Oklahoma basketball: Numbers that matter from humbling at West Virginia
By Chip Rouse
West Virginia turned 17 Oklahoma basketball turnovers into 21 points, scored 10 points off of transition and got 30 points off the bench on Saturday night in a Big 12 battle of top-10 teams.
That’s all you really have to know to understand how Oklahoma fell 89-76 to the No. 6-ranked Mountaineers on the road at West Virginia.
Sooner super freshman Trae Young managed to reach his 29-point scoring average, but it wasn’t particularly pretty or easy. The nation’s scoring leader took three times as many shots as any other teammate. That’s not necessarily uncommon or unwarranted, but the fact that just 36 percent of his shots went in the basket was uncharacteristic and largely the result of having a couple of West Virginia defenders around him all night long.
Young earned 10 of his game-high 29 points at the free-throw line. He shot just 8 of 22 from the floor and was 3 for 12 from long range. The former five-star recruit from Norman North High School is the nation leader in assists, but on Saturday night he committed more turnovers (8) than dimes (5), five fewer than the 10.6 he had averaged through OU’s first 13 games.
Young has shown that he is good for 25-30 points every game, but the problem is, for the Sooners to be able to win games in a conference as deep and competitive as what exists in the Big 12 this season, he’s going to have to get complementary scoring from his teammates.
On Saturday at West Virginia, freshman Brady Manek, who had scored at least 20 points in three of his previous five games, was held scoreless.

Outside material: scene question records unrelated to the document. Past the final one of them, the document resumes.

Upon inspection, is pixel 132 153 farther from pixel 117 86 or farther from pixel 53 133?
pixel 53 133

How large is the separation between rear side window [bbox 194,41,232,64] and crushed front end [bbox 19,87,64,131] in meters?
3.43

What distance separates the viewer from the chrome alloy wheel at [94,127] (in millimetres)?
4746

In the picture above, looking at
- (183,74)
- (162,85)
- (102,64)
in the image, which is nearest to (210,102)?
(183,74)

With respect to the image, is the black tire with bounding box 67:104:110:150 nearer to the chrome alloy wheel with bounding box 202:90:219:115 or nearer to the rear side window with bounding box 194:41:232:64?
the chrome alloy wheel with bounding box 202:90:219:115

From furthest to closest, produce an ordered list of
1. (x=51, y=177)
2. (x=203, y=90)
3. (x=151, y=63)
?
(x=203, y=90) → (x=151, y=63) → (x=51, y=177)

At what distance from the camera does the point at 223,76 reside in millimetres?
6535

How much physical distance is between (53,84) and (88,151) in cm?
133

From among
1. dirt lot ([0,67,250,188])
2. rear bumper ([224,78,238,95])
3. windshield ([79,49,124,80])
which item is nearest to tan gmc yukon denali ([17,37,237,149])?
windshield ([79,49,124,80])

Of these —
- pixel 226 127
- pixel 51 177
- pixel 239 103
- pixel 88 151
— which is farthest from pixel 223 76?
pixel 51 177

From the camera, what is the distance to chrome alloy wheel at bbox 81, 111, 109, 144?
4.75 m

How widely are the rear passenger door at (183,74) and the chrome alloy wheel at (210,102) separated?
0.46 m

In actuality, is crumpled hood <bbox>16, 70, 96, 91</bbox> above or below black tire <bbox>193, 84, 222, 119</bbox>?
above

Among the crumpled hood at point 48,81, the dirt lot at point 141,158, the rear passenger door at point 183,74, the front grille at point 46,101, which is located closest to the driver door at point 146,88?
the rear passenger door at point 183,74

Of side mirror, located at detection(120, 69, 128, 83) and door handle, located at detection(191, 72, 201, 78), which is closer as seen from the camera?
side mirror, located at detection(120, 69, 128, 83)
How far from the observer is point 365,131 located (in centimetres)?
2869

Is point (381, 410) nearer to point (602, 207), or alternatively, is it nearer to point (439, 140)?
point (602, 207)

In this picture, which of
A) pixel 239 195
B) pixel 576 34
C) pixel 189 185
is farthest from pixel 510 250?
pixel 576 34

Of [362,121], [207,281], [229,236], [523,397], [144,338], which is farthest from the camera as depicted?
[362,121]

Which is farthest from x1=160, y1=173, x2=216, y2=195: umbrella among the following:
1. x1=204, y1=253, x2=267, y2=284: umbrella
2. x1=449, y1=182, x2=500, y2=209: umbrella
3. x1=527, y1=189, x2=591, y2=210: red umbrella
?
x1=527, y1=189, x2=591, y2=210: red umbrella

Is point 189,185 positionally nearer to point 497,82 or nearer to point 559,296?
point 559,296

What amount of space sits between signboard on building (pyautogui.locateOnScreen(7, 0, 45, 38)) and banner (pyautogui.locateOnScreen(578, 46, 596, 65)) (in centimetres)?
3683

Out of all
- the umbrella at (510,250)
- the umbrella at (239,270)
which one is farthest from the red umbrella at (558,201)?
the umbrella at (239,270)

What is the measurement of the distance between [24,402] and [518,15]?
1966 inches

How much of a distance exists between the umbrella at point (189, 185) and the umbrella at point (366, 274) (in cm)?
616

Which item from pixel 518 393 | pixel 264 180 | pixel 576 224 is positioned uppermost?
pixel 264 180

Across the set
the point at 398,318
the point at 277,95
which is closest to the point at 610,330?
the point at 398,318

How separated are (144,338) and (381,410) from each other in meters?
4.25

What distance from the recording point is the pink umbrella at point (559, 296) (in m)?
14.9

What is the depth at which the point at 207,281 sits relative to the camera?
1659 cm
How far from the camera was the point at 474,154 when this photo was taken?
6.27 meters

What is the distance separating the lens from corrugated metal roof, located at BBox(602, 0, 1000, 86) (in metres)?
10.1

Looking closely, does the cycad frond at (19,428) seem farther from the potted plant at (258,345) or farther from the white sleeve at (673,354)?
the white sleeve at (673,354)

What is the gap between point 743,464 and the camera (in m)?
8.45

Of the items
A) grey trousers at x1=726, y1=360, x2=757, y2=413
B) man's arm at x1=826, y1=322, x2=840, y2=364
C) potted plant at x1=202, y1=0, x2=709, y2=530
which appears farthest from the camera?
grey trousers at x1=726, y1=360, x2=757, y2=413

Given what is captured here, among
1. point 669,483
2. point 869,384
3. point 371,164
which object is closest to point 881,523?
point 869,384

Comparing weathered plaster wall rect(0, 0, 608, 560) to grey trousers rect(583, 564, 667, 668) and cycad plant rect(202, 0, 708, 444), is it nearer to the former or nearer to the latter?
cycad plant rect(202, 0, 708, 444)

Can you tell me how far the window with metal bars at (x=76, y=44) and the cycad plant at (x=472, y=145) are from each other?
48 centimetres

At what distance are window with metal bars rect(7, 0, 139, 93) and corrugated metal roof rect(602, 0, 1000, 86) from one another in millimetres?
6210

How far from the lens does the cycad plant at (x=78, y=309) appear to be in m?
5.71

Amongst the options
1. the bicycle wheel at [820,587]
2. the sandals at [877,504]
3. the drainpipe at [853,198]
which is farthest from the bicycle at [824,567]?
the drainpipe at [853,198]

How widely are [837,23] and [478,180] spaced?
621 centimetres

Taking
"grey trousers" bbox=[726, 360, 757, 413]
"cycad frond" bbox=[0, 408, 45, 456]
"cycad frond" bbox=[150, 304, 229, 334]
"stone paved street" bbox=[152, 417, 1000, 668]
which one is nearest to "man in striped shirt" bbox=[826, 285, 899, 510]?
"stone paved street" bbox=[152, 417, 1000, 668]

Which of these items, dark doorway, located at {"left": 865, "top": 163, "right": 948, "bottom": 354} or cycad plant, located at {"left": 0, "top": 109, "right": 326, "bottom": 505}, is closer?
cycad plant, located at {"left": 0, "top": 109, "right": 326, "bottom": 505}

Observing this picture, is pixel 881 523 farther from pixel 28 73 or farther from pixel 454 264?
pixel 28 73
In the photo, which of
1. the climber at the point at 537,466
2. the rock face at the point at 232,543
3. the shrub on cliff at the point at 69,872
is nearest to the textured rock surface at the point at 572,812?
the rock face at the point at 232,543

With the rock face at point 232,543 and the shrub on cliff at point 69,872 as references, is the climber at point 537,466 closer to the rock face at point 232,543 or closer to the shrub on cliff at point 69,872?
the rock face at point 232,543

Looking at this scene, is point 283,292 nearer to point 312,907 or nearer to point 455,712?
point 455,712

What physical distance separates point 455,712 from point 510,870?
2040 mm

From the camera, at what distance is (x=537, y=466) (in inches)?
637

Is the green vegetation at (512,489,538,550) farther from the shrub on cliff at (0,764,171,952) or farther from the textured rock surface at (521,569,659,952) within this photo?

In the Sooners’ 109-89 blowout Bedlam win over Oklahoma State, the 6-foot, 9-inch Sooner first-year player scored a game-high 28. Christian James, OU’s second leading scorer was held to seven points, five points below his season average.
The Sooners did not play their best game by far at West Virginia, but the Mountaineers full-court, 40-minute pressure on the ball had much to do with that. Plus winning on the road in the Big 12 is extremely difficult.
Here are some other numbers that matter from Oklahoma’s second loss of the season to go with a dozen wins:
2 – Field goals made by Trae Young over the final 14 minutes of the game.
4 – Oklahoma largest lead in the game. It came in the opening two minutes of the game.
8 – In addition to eight steals, West Virginia blocked eight Sooner shots.
10 – West Virginia’s Teddy Allen scored 10 of his team-high 20 points in the final 12 minutes of the game. He scored all 20 points in just 24 minutes of action.
14 – Consecutive wins by West Virginia since losing their first game of the season. The Mountaineers win on Saturday snapped a 10-game Oklahoma winning streak.
18-6 – Second-half run by West Virginia with their leading scorer and ball defender Jevon Carter on the bench with four fouls for a good stretch of the second half.
21-9 – Points off of turnovers by which West Virginia outscored the Sooners.
53-51 – Oklahoma’s lead at the 13:30 mark in the second half. That was the last time the Sooners would lead in the game.